Ainsi la bienveillance, comprise dans ce sens, n’est pas seulement interpersonnelle, mais cosmique, une manière de situer chaque relation, chaque action, dans un horizon plus vaste, plus respectueux de la vie.
L’empathie comme expérience de l’altérité
Plutôt que de concevoir la bienveillance comme un choix rationnel ou un calcul moral, une perspective phénoménologique la fonde sur l’expérience directe de l’autre sur l’empathie comprise comme « perception quasi-immédiate » de l’autre et de sa subjectivité.
Selon cette tradition, on ne comprend pas autrui en projetant nos propres affects ou en simulant ce qu’il ressent, mais en ouvrant nos sens, notre présence, en laissant l’autre apparaître dans sa différence.
Cette approche redonne à la bienveillance un fondement ontologique : la reconnaissance de l’autre comme sujet, un être singulier, incarné, avec son horizon propre. Ce n’est pas “mon” idée d’autrui, c’est « lui/elle, dans sa réalité » que je rencontre.
De là vient une éthique relationnelle fondée sur la réciprocité, le respect mutuel, et l’acceptation de l’altérité au-delà des jugements, des stéréotypes, des projections.
Dans la vie quotidienne : un sourire, un mot gentil, une écoute sincère peuvent suffire, ce sont ces "petits riens" que l’on sous-estime, mais qui, cumulés, réhabilitent l’humanité dans nos échanges.

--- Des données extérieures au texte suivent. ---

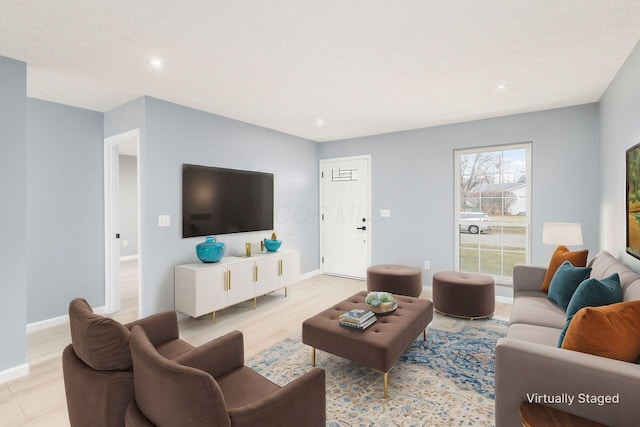 living room featuring light wood-style floors, recessed lighting, and baseboards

Dans un contexte plus large social ou écologique : une bienveillance élargie peut se traduire par un souci du bien commun, de la solidarité, de la responsabilité collective. Considérer l’autre, non comme un concurrent ou un numéro, mais comme un sujet digne de respect, avec des besoins, un horizon, une vie, même s’il est différent.
Pourquoi et comment cultiver la bienveillance aujourd’hui surtout à l’âge du numérique
Le besoin de réenchanter le lien humain
À l’ère des interactions fragmentées (réseaux sociaux, messageries, écrans), l’autre risque d’être réduit à un profil, un jugement rapide, une réaction impulsive.

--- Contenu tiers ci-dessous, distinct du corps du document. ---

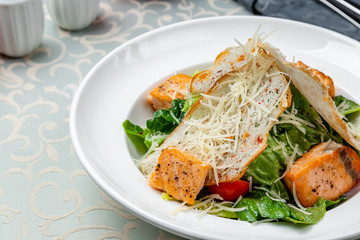 Caesar salad with salmon on plate
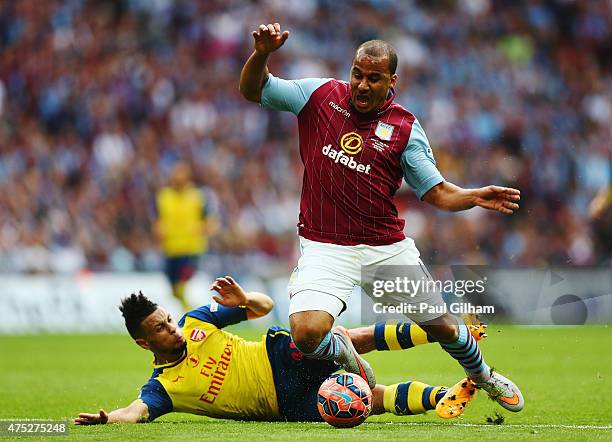 Gabriel Agbonlahor of Aston Villa is challenged by Francis Coquelin of Arsenal during the FA Cup Final between Aston Villa and Arsenal at Wembley...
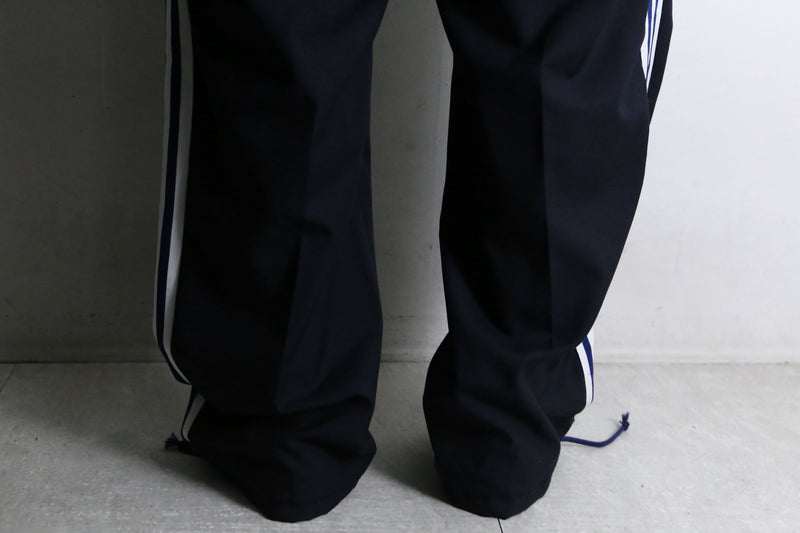 "Re:make" track × slacks layered mesh pants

Cultiver la bienveillance revient à réintroduire le corps, la voix, le silence, l’écoute, autant d’éléments essentiels pour restaurer la dimension humaine et relationnelle.
Transformer la bienveillance en habitude ou posture de vie
Quelques pratiques concrètes :
Le respect de l’autonomie : permettre à l’autre d’être lui-même, dans sa différence, sans prétendre le "corriger" ou le "sauver".
La bienveillance envers soi-même : sans acceptation de soi, il est difficile d’être ouvert aux autres. Prendre soin de ses propres limites, de son bien-être, de son énergie.
La constance des petits gestes : un mot, un regard, un silence partagé, un soutien. La bienveillance n’a pas besoin d’être spectaculaire, mais sincère.
Une éthique du commun, de la responsabilité, de la dignité partagée
Adopter la bienveillance comme manière d’être au monde, ce n’est pas seulement agir pour l’autre, c’est reconnaître l’interdépendance, la vulnérabilité commune, la fragilité et accueillir le fait que chaque relation soit un espace d’humanité.

Dans un monde traversé par l’accélération, la dématérialisation, la surconsommation des liens, la bienveillance apparaît comme un choix de lenteur, de profondeur, de respect.
Ce n’est ni une posture d’apparat, ni un simple idéal moral ; c’est une pratique de l’altérité, un engagement quotidien envers la dignité d’autrui et le rappel que, derrière chaque écran, chaque interaction, il y a un être vivant, un sujet unique.
Changer nos gestes, nos regards, nos habitudes relationnelles c’est peut-être redonner un peu d’humanité à ce que le virtuel tente parfois de banaliser.
La bienveillance, alors, devient un acte de résistance, un moyen humble mais puissant de réenchanter le lien social.